As you know, I’ve been slowing myself down and taking more time playing the games I review, but I’m sad to report that I still hit the credits in this game in a little over 8 hours.  Granted, I likely died a lot less than the average player, but I went back in and there just isn’t much after it’s over.  Since Nintendo has no achievement system, either, unless you’re into challenge and speed runs on hard mode there isn’t much else to do.  I can’t deny I’m disappointed.  It’s 2021: just because the old games were short doesn’t mean it needs to be the same now, and this is one area of the nostalgic formula I’m not so happy with.  Imagine a second planet you fly to with yourself fully upgraded that takes everything you’ve gained and puts it to the test.


PRESENTATION

…twists that do come together in a nice, yet all-too-familiar outcome.

This isn’t a good-looking game, period.  The thing is, that’s not the developer’s fault so much as it is the Switch’s hardware they’re working with.  Closeups do not impress, and the reality is that this game’s file size isn’t small because of magical compression, but because the game lacks detailed textures and voice work (both of which are the primary bulk of game files).  Fortunately, like most Nintendo games, art style is used to keep things looking pleasant, and the Metroid series has always had plenty of that to work with.  This doesn’t quite stop the framerate from occasionally dipping hard from its 60fps target, though, and most cinematics lock to 30.  Again, I understand this is less this game’s fault and more Nintendo’s fault, but it hurts me to say these things because this is a franchise that absolutely deserves more power to bring its vision to life.  Moving onto the story (I know, “story” in a Metroid game?!), this is minimally delivered in bite-sized amounts as you progress like its predecessors.  Obviously, with how little it gives you, I can’t really tell you the culmination without spoiling it but know that it has some obvious twists that do come together in a nice, yet all-too-familiar outcome.  It, too, focuses on nostalgia with a hint of modernization (or progression lore-wise).  I will close on one side note, though: the music took a backseat and it really shouldn’t have if you know the Super Metroid tunes by heart like I do.  Brinstar, Norfair, anyone?


CONCLUSION

I still enjoyed every minute of this nostalgia trip…

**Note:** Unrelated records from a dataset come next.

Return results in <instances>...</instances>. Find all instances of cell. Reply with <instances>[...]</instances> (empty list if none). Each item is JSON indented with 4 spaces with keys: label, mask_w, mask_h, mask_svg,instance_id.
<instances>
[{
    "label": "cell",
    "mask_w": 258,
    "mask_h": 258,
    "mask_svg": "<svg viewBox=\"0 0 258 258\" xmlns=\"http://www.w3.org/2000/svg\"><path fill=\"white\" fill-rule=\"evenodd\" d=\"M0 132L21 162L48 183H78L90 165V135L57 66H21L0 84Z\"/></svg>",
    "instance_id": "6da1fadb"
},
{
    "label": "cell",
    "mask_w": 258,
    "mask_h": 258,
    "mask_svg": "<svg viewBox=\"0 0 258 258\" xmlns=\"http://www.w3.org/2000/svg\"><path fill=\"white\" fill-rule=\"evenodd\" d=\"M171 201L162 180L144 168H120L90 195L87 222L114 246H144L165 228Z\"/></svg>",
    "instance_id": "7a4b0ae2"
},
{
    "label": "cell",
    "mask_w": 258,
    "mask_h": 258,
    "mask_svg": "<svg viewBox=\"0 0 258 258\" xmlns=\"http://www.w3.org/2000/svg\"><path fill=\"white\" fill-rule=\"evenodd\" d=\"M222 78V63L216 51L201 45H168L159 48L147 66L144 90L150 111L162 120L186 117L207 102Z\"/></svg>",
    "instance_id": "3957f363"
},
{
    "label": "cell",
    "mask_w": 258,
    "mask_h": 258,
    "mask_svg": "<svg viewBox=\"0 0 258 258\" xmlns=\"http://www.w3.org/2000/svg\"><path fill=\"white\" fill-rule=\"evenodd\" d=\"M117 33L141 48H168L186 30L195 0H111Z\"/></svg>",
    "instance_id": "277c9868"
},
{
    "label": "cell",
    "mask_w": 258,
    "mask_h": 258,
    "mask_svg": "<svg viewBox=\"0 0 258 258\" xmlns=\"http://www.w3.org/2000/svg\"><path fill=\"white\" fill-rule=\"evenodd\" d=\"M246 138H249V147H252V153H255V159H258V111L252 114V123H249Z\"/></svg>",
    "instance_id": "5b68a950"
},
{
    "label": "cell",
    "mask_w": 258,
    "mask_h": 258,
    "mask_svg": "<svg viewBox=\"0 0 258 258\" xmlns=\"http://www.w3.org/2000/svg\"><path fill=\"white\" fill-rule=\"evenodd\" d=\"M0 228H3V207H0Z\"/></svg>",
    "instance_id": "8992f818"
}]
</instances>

This hurts me because I wanted to like this game more.  This is a top franchise for me, and I want to see it grow and fulfill its vision as an industry top dog.  That doesn’t mean I don’t appreciate this re-tread, and I can’t deny that I had a smile on my face at times from the antics of old brought to life in today’s era.  The formula aged well and remains at the top of its game even with some modernizations.  Sadly, its over too quickly for anyone not into personal play records, and it’s really hard to look at against the backdrop of other modern gaming platforms without feeling like the Switch just can’t do this franchise visual justice.  I still enjoyed every minute of this short nostalgia trip, though, even if some of its faults lie with Nintendo and not the developers.